Faculty & Staff

Contact Information
donna.uchizono@rutgers.edu
www.donnauchizono.org
Through my Dedications practice grounded in the question, “if you were to dedicate a dance to someone, who would that be?”- I know the body has an incredible capacity to listen, honor, and archive others’ stories while offering its own history in a vulnerable exchange.
Donna Uchizono is a NYC-based dance artist and Artistic Director of Donna Uchizono Company (DUC), which has toured throughout the U.S, Europe, Asia, South America, and Australia. Uchizono has been commissioned to create work for notables Mikhail Baryshnikov, Pulitzer Playwright Paula Vogel, theater director Oskar Eustis, MacArthur fellow David Hammons, and neurologist/writer Oliver Sacks. A United States Artist Awardee, Guggenheim Fellow, and “Bessie” recipient, Uchizono has been distinguished by numerous national awards and grants, and many New York State and New York City awards.

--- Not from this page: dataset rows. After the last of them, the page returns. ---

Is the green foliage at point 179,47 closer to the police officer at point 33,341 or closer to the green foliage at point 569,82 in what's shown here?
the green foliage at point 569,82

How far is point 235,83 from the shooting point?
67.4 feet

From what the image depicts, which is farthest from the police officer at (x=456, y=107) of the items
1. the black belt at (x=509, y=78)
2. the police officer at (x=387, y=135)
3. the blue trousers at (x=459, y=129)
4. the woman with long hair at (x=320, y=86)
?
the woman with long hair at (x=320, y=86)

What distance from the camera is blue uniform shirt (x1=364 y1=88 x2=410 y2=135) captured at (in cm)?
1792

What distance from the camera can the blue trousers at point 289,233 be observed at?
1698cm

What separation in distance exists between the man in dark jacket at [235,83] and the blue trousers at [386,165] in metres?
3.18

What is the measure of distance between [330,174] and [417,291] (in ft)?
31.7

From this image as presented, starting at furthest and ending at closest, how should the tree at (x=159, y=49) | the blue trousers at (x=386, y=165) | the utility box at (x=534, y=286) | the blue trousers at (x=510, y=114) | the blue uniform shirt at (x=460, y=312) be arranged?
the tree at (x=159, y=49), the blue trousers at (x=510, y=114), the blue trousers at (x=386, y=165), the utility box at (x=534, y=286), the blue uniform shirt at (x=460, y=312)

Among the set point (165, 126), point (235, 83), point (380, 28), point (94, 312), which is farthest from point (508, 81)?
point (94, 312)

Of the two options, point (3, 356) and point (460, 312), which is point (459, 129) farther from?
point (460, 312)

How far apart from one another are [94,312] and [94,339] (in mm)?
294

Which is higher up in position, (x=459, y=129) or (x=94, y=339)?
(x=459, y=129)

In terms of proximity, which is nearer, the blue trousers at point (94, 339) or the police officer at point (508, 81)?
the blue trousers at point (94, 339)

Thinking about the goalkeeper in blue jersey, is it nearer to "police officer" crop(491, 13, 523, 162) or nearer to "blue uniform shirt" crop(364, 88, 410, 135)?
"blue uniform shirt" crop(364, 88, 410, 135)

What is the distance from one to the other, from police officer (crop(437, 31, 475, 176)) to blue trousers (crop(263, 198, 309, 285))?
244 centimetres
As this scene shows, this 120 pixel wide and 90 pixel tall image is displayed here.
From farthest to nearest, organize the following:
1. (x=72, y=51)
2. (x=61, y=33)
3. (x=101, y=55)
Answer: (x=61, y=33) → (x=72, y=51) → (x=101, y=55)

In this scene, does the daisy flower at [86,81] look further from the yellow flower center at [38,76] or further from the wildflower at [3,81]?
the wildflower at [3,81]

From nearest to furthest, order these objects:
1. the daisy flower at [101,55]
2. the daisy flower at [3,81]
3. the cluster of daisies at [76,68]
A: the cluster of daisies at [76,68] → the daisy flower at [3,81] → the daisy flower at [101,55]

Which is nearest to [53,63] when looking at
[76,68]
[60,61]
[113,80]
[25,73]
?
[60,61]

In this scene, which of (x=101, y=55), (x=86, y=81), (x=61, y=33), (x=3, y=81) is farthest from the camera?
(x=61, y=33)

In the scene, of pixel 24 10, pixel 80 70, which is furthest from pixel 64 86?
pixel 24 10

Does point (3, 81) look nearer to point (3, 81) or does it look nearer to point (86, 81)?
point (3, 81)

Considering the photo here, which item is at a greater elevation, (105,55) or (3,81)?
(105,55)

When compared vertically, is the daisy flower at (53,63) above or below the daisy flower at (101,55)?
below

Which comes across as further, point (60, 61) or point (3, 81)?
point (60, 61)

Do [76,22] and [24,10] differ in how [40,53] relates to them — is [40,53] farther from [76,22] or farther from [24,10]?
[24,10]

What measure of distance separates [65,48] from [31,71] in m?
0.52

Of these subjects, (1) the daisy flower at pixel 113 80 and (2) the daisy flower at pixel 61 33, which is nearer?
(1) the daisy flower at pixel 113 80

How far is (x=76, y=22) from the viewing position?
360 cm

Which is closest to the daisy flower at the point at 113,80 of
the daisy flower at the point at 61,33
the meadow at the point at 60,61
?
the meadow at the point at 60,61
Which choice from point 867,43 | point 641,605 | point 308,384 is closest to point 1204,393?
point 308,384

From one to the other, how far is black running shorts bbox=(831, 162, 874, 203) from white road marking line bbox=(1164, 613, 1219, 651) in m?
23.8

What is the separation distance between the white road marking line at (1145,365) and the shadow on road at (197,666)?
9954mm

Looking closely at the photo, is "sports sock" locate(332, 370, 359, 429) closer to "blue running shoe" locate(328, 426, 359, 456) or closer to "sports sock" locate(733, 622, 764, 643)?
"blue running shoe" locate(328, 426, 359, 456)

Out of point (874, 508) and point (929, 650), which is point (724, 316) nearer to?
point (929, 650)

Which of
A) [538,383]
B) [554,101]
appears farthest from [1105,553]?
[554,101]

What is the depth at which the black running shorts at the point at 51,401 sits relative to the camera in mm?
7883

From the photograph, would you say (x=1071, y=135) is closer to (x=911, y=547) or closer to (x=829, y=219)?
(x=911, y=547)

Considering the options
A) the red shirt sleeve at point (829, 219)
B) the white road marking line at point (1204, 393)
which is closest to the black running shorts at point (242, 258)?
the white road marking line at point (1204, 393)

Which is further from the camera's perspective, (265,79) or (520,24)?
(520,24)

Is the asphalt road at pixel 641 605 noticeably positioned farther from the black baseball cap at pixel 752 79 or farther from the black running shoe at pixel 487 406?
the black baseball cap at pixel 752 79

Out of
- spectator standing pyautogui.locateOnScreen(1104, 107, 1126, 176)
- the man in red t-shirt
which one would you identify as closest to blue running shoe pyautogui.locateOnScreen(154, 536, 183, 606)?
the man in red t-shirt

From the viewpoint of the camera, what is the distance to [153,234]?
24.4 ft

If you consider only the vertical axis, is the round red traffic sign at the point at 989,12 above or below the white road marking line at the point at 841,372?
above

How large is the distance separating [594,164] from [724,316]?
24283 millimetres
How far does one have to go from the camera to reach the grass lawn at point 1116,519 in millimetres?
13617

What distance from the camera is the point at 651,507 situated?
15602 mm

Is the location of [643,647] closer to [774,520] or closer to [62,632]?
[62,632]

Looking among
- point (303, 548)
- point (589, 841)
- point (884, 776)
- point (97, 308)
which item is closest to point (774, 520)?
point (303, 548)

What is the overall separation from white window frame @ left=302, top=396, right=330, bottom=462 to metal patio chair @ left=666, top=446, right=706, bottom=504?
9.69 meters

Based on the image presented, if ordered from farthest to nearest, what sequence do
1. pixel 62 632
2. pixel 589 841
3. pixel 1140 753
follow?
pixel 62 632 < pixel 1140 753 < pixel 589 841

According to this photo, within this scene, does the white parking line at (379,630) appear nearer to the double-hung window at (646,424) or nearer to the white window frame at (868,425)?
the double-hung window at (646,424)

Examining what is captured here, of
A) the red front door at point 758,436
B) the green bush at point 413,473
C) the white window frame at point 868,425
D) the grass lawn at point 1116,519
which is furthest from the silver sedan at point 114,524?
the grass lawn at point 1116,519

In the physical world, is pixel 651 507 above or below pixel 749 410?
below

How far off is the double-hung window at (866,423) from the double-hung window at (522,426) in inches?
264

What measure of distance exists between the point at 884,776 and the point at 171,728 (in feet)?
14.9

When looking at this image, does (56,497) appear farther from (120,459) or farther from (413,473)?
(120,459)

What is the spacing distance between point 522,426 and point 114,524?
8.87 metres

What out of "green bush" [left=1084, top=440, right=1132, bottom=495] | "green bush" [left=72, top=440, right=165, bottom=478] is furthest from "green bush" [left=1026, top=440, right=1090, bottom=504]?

Uchizono is active in the community and is committed to mentorship/advocacy for young dance makers. She served as a mentor for Sugar Salon, DoublePlus at Gibney Dance Center, and currently through the Company’s own choreographic mentorship program, “Shared Choreographic Practice.” She founded the Artist Advisory Board at Danspace Project, initiated a panel series on issues in the Dance Field at Dance USA and serves as a grants panelist for various funding institutions.
In 2011, after decades of critically acclaimed dance works that toured nationally and internationally, Uchizono was identified by the New York Public Library for the Performing Arts (NYPL) at Lincoln Center as a master choreographer whose works require preservation. Since 2019, Uchizono has been humbled by the NYPL’s confirmation and recognition of being the first and only American-born choreographer of Asian descent in the history of modern dance to have received cumulative national award recognition and toured an eponymous dance company across the US and internationally. She has been using this odd distinction as an advocate for equal national funding, presentation, and visibility for all Asian choreographers, both Asian and American-born.